You will have several options to create indexes. In our case, we will select the option “Import data.”

Within the options, we will select the “Azure Blob Storage” option. If this is the first time you do this, you will have to connect the sources.

The portal will ask you for a name to the connection. Ideally, select something that identifies the content you are extracting. In the “data to extract” option, select “Content and metadata.” Finally, select the storage account and the container that has your files.

Then proceed to select “Next: Add cognitive search.”

Note: Before going to the next stage, Azure Search analyzes the content of our Blob Storage, so it is important that there is already a file (document or image) that the service can analyze to generate the appropriate index scheme.

Our next step is to select the cognitive service to use.

You can use a limited and free one that comes with Azure Search (recommended for development and testing only) or an advanced production plan.

Below, in “Add enrichments” we enter a name in our Skillset and enable the “Enable OCR” option since this option is the one that is responsible for extracting the text from non-flat files, through computer vision.

The other options are kept by default.

You can also specify your cognitive service “find” patterns within the extracted text, such as people’s names, organization and location names, etc. In our case, we will leave those options unselected and select “Next: Customize target index”

Next, we must configure our index (the structure that will save the extracted information to be consulted).

The important thing here is to select a suitable name for our index, in this case, “files”, a key (like a primary key), in this case it will be the field “metadata_storage_path” (a hash of the path that each file has within the Blob Storage, since it must be unique).

As you can see, the service generates many fields that correspond to metadata of the file, but the field that matters to us is “merged_content.”

For the text fields that you want to search by entering characters, you have to select the “Searchable” option for each desired field. For the fields that you want to be returned for each query, you must check “Retrievable.” We will leave the rest of the fields blank so that our index is lighter in size.

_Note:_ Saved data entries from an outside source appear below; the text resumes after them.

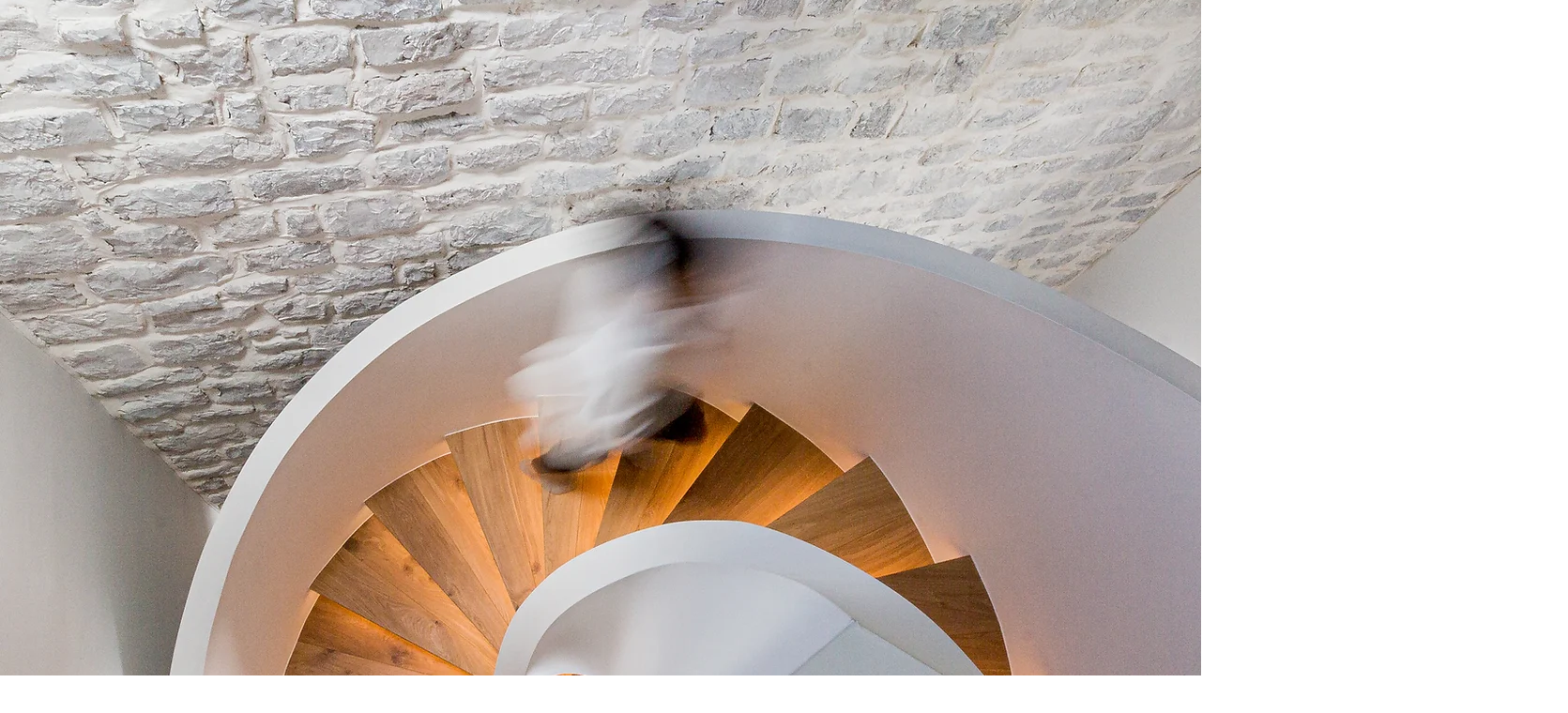

--- FILE ---
content_type: text/css; charset=utf-8
request_url: https://www.arcdesign.ie/_serverless/pro-gallery-css-v4-server/layoutCss?ver=2&id=comp-jbhzmqgn&items=3765_3000_2000%7C3571_3476_5208%7C3623_3024_4032%7C3439_3000_2000%7C3763_1024_576%7C3633_2048_1280%7C4587_3000_2000%7C4877_3000_2000%7C5048_3000_2000%7C3818_1200_776%7C3583_1200_843%7C4752_4677_3118%7C3743_1200_864%7C4942_5184_3456%7C4648_3000_2000%7C3668_1600_960&container=1248_1280_2721.015625_720&options=layoutParams_cropRatio:1%7ClayoutParams_structure_galleryRatio_value:0%7ClayoutParams_repeatingGroupTypes:%7ClayoutParams_gallerySpacing:0%7CgroupTypes:1,2h,2v,3t,3b,3l,3r%7CnumberOfImagesPerRow:3%7CcollageAmount:0.8%7CtextsVerticalPadding:0%7CtextsHorizontalPadding:0%7CcalculateTextBoxHeightMode:MANUAL%7CtargetItemSize:555%7CcubeRatio:1%7CexternalInfoHeight:0%7CexternalInfoWidth:0%7CisRTL:false%7CisVertical:false%7CminItemSize:120%7CgroupSize:3%7CchooseBestGroup:true%7CcubeImages:false%7CcubeType:fit%7CsmartCrop:false%7CcollageDensity:0.3%7CimageMargin:12%7ChasThumbnails:false%7CgalleryThumbnailsAlignment:bottom%7CgridStyle:0%7CtitlePlacement:SHOW_ON_HOVER%7CarrowsSize:23%7CslideshowInfoSize:200%7CimageInfoType:NO_BACKGROUND%7CtextBoxHeight:0%7CscrollDirection:0%7CgalleryLayout:0%7CgallerySizeType:smart%7CgallerySize:11%7CcropOnlyFill:false%7CnumberOfImagesPerCol:1%7CgroupsPerStrip:0%7Cscatter:0%7CenableInfiniteScroll:true%7CthumbnailSpacings:0%7CarrowsPosition:0%7CthumbnailSize:120%7CcalculateTextBoxWidthMode:PERCENT%7CtextBoxWidthPercent:50%7CuseMaxDimensions:false%7CrotatingGroupTypes:%7CfixedColumns:0%7CrotatingCropRatios:%7CgallerySizePx:0%7CplaceGroupsLtr:false
body_size: -9
content:
#pro-gallery-comp-jbhzmqgn [data-hook="item-container"][data-idx="0"].gallery-item-container{opacity: 1 !important;display: block !important;transition: opacity .2s ease !important;top: 0px !important;left: 0px !important;right: auto !important;height: 585px !important;width: 878px !important;} #pro-gallery-comp-jbhzmqgn [data-hook="item-container"][data-idx="0"] .gallery-item-common-info-outer{height: 100% !important;} #pro-gallery-comp-jbhzmqgn [data-hook="item-container"][data-idx="0"] .gallery-item-common-info{height: 100% !important;width: 100% !important;} #pro-gallery-comp-jbhzmqgn [data-hook="item-container"][data-idx="0"] .gallery-item-wrapper{width: 878px !important;height: 585px !important;margin: 0 !important;} #pro-gallery-comp-jbhzmqgn [data-hook="item-container"][data-idx="0"] .gallery-item-content{width: 878px !important;height: 585px !important;margin: 0px 0px !important;opacity: 1 !important;} #pro-gallery-comp-jbhzmqgn [data-hook="item-container"][data-idx="0"] .gallery-item-hover{width: 878px !important;height: 585px !important;opacity: 1 !important;} #pro-gallery-comp-jbhzmqgn [data-hook="item-container"][data-idx="0"] .item-hover-flex-container{width: 878px !important;height: 585px !important;margin: 0px 0px !important;opacity: 1 !important;} #pro-gallery-comp-jbhzmqgn [data-hook="item-container"][data-idx="0"] .gallery-item-wrapper img{width: 100% !important;height: 100% !important;opacity: 1 !important;} #pro-gallery-comp-jbhzmqgn [data-hook="item-container"][data-idx="1"].gallery-item-container{opacity: 1 !important;display: block !important;transition: opacity .2s ease !important;top: 0px !important;left: 890px !important;right: auto !important;height: 585px !important;width: 390px !important;} #pro-gallery-comp-jbhzmqgn [data-hook="item-container"][data-idx="1"] .gallery-item-common-info-outer{height: 100% !important;} #pro-gallery-comp-jbhzmqgn [data-hook="item-container"][data-idx="1"] .gallery-item-common-info{height: 100% !important;width: 100% !important;} #pro-gallery-comp-jbhzmqgn [data-hook="item-container"][data-idx="1"] .gallery-item-wrapper{width: 390px !important;height: 585px !important;margin: 0 !important;} #pro-gallery-comp-jbhzmqgn [data-hook="item-container"][data-idx="1"] .gallery-item-content{width: 390px !important;height: 585px !important;margin: 0px 0px !important;opacity: 1 !important;} #pro-gallery-comp-jbhzmqgn [data-hook="item-container"][data-idx="1"] .gallery-item-hover{width: 390px !important;height: 585px !important;opacity: 1 !important;} #pro-gallery-comp-jbhzmqgn [data-hook="item-container"][data-idx="1"] .item-hover-flex-container{width: 390px !important;height: 585px !important;margin: 0px 0px !important;opacity: 1 !important;} #pro-gallery-comp-jbhzmqgn [data-hook="item-container"][data-idx="1"] .gallery-item-wrapper img{width: 100% !important;height: 100% !important;opacity: 1 !important;} #pro-gallery-comp-jbhzmqgn [data-hook="item-container"][data-idx="2"].gallery-item-container{opacity: 1 !important;display: block !important;transition: opacity .2s ease !important;top: 597px !important;left: 0px !important;right: auto !important;height: 365px !important;width: 274px !important;} #pro-gallery-comp-jbhzmqgn [data-hook="item-container"][data-idx="2"] .gallery-item-common-info-outer{height: 100% !important;} #pro-gallery-comp-jbhzmqgn [data-hook="item-container"][data-idx="2"] .gallery-item-common-info{height: 100% !important;width: 100% !important;} #pro-gallery-comp-jbhzmqgn [data-hook="item-container"][data-idx="2"] .gallery-item-wrapper{width: 274px !important;height: 365px !important;margin: 0 !important;} #pro-gallery-comp-jbhzmqgn [data-hook="item-container"][data-idx="2"] .gallery-item-content{width: 274px !important;height: 365px !important;margin: 0px 0px !important;opacity: 1 !important;} #pro-gallery-comp-jbhzmqgn [data-hook="item-container"][data-idx="2"] .gallery-item-hover{width: 274px !important;height: 365px !important;opacity: 1 !important;} #pro-gallery-comp-jbhzmqgn [data-hook="item-container"][data-idx="2"] .item-hover-flex-container{width: 274px !important;height: 365px !important;margin: 0px 0px !important;opacity: 1 !important;} #pro-gallery-comp-jbhzmqgn [data-hook="item-container"][data-idx="2"] .gallery-item-wrapper img{width: 100% !important;height: 100% !important;opacity: 1 !important;} #pro-gallery-comp-jbhzmqgn [data-hook="item-container"][data-idx="3"]{display: none !important;} #pro-gallery-comp-jbhzmqgn [data-hook="item-container"][data-idx="4"]{display: none !important;} #pro-gallery-comp-jbhzmqgn [data-hook="item-container"][data-idx="5"]{display: none !important;} #pro-gallery-comp-jbhzmqgn [data-hook="item-container"][data-idx="6"]{display: none !important;} #pro-gallery-comp-jbhzmqgn [data-hook="item-container"][data-idx="7"]{display: none !important;} #pro-gallery-comp-jbhzmqgn [data-hook="item-container"][data-idx="8"]{display: none !important;} #pro-gallery-comp-jbhzmqgn [data-hook="item-container"][data-idx="9"]{display: none !important;} #pro-gallery-comp-jbhzmqgn [data-hook="item-container"][data-idx="10"]{display: none !important;} #pro-gallery-comp-jbhzmqgn [data-hook="item-container"][data-idx="11"]{display: none !important;} #pro-gallery-comp-jbhzmqgn [data-hook="item-container"][data-idx="12"]{display: none !important;} #pro-gallery-comp-jbhzmqgn [data-hook="item-container"][data-idx="13"]{display: none !important;} #pro-gallery-comp-jbhzmqgn [data-hook="item-container"][data-idx="14"]{display: none !important;} #pro-gallery-comp-jbhzmqgn [data-hook="item-container"][data-idx="15"]{display: none !important;} #pro-gallery-comp-jbhzmqgn .pro-gallery-prerender{height:3306.6648822375423px !important;}#pro-gallery-comp-jbhzmqgn {height:3306.6648822375423px !important; width:1280px !important;}#pro-gallery-comp-jbhzmqgn .pro-gallery-margin-container {height:3306.6648822375423px !important;}#pro-gallery-comp-jbhzmqgn .pro-gallery {height:3306.6648822375423px !important; width:1280px !important;}#pro-gallery-comp-jbhzmqgn .pro-gallery-parent-container {height:3306.6648822375423px !important; width:1292px !important;}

Finally, in the last stage, you will create an indexer — an automatic process that in each period will search our files to extract the text and store it in the search engine. In this case, we will leave “Once” selected since we will execute manually each time. In production, it can be scheduled by sections of specific hours according to the load of the systems that consume it. Click “Submit.”

Note: When the indexer is created, it is automatically executed to extract the initial information.

It may take a few seconds or minutes until the index and associated processes are configured (it depends on the number of files to be analyzed initially).

3. Test the operation of our service

The last step is to verify that the service has been able to extract the text from our image and save it to be searched. To do this, go to Azure Portal > Search service > Select the “Search explorer” option.

Verify That the Service Extracted the Text

To validate that your test file was loaded correctly, enter the search engine, part of the text of our image (for example: “read it”).

To search, write the search query as a query string. In our case, it will be:

search = "read it"

If your search is correct and there is information, you will have a result in a JSON format:

Note: The field that matters to us is “merged_content” since it has all the text of the file concatenated for the search — unlike “text”, which is a string array for each paragraph detected in the file.

4. Understand service considerations

The main considerations to take into account when implementing a service like this, are:

Check the number of files that arrive periodically, since the search engine can have a lot of time extracting and saving information.
- - There is the option in the indexer to add a “batch size” to avoid problems with too much data in a short time.
Verify the appropriate Azure Search plan to store all data.
Use all services within the same Azure region to avoid latencies.